Tutor (Neri's) version of Rima Sghayer's lab project.
The repo contains the scripts (mostly as jupyter notebooks) needed to recreate the distribution and statistical analyses of RNA seconadry structure features of several RNA virus groups.
The notebooks can be ran locally (we recommend using jupyter-lab so it would be easier to skip between notebooks) or via Google Colab (just note that some paths would need to be adjusted, and that the enviroment and some of the dependencies would need to be re-installed on each startup).
For more information, take a look at this confrence poster: Slides-link or just contact us directly.

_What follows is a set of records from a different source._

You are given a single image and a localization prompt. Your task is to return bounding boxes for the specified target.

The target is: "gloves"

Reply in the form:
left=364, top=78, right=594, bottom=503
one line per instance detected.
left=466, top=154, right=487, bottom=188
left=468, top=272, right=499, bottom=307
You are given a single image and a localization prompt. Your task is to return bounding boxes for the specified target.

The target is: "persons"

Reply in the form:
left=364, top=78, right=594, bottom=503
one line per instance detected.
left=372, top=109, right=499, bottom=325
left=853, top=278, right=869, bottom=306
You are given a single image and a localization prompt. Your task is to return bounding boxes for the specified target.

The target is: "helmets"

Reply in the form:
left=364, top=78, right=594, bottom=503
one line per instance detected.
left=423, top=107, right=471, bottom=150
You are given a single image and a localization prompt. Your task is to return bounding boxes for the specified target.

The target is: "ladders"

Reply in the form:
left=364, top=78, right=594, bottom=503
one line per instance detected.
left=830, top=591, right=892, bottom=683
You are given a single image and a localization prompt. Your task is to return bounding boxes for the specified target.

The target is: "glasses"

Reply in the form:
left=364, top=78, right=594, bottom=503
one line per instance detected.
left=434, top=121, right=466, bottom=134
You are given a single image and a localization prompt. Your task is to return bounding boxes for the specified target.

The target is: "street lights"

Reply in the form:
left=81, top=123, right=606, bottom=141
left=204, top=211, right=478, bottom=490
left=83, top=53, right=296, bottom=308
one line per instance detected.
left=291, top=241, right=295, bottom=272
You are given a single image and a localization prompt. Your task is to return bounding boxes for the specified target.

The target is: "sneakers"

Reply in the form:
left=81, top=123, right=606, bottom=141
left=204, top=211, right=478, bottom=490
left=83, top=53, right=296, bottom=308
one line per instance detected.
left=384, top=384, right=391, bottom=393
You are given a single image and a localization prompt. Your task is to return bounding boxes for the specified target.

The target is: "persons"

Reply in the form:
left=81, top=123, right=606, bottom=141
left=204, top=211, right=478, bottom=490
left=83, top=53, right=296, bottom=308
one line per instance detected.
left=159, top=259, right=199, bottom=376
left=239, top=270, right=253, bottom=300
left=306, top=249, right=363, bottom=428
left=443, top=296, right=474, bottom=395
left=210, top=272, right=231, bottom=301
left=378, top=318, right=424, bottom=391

- Preprocessing.ipynb - Downloads and installs the dependencies, sets the working enviroment, fetches sequence data for selected virus groups from the RVMT project's FTP hub. In the last code block, it executes
RNAfold
on the length filtered contigs - this step may take some time, so we recommend using the pre-generated files instead (in this repo, see the /RAW_Data/<virus_group>/ subfolders. - Data_extraction.ipynb - Sources the
Contig
class and some helper functions to parse the DBN files using theforgi
library. Last code block iterates over the different virus groups and dumps a pickled version of the object for each contig. - statistical analysis.ipynb - Focuses on statistical tests, disribution analysis, data exploration and visualization of the extracted features in the different virus groups. The visualizations produced in this step help in understanding the statistical patterns and in interpreting the statistical results.
-
Python libraries:
-
GNU parallel Needed to run multiple parallel instances of
RNAfold
instead of a single instance using the internal threading option (--jobs=0
). -
bbtools/bbmap Optional, not in use yet - may be added later for better pre-processing stats (via
bbstats.sh
) and adding the option to use length cutoff >= median of group instead of xx% of longest contig length (may help with viral groups with highly variable genome length).